***** TEXT SECTION *****

Whereas Heidegger’s hermeneutics is fundamentally a phenomenological re-reading of Aristotle’s metaphysics, Hans-Georg Gadamer’s (1900-2002) philosophical hermeneutics is, despite its name, a practical application of Heidegger’s fundamental ontology. It is not the question of being that animates his thinking but the question of how tradition and language pre-shape our understanding (i.e. our being-in-the-world). However, quite unlike Dilthey, Gadamer is not concerned to re-construct the works of the past but to engage with them, to discern and unravel their implicit potentialities of unrealised meaning. He regards tradition as an indispensable tool box for the engineering of new responses to the cultural difficulties posed by our own historical horizons. Though Gadamer openly explores the questions of tradition and linguisticality as the formal conditions of the emergence of understanding within us, his concern is pre-eminently practical rather than “metaphysical”. It is not so much what tradition and linguistically reveal of Being that draws him but what involvement in tradition and linguistically enable in our interpretive practices i.e. the unpredictable bringing about of new insight and understanding .

***** EXERCISE INPUT *****

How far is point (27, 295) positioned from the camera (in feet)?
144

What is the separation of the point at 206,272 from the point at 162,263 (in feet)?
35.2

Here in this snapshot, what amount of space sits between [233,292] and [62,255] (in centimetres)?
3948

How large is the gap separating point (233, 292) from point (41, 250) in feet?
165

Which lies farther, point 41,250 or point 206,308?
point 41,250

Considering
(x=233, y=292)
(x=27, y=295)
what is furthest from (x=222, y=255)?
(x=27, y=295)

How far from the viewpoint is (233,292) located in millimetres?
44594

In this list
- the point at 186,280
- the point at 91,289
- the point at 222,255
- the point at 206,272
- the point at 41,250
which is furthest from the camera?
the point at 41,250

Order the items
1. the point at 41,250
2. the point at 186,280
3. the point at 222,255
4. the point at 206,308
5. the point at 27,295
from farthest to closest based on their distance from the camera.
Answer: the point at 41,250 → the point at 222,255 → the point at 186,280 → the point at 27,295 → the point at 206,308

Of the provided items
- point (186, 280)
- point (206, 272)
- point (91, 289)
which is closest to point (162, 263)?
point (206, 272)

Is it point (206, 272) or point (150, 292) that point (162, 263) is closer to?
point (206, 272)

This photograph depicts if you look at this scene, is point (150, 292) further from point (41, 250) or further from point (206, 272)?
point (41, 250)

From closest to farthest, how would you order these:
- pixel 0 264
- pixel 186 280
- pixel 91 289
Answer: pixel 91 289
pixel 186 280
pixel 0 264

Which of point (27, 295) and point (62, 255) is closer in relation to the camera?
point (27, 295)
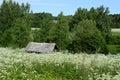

*****

TASKS FOR THIS EXERCISE
1/ Reproduce the rows word for word, beginning at the line that contains "Which of point" and continuing through the end of the rows, with both ends included; leave the pictures out of your answer.
2/ Supply the next part of the passage on Gadamer's philosophical hermeneutics, starting right after its last sentence.

RESPONSES
1/
Which of point (27, 295) and point (62, 255) is closer in relation to the camera?
point (27, 295)

2/
The characteristic signature of Gadamer’s philosophical hermeneutics is dialogical. Interpreting is a matter of engaging in dialogue with persons, subject-matters, or cultural problematics. We can never enter dialogue neutrally. This leads to the objection that Gadamer can never escape the charge of subjectivism. However, one cannot enter a dialogue without a point of view albeit that it is shaped by the traditions one is born into. It is precisely meeting with points of view from other traditions and cultures that allow the adequacy of one’s own perspective to put to the test, that shape one’s existence. Although he continues the anti-subjectivist strand of Heidegger’s ontological hermeneutics, what is sorely missing in Gadamer’s more practical hermeneutic is how irrespective of any interlocutor’s intentions the collision of horizons of meaning can of themselves open new vistas of meaning that the participants of dialogue never anticipated.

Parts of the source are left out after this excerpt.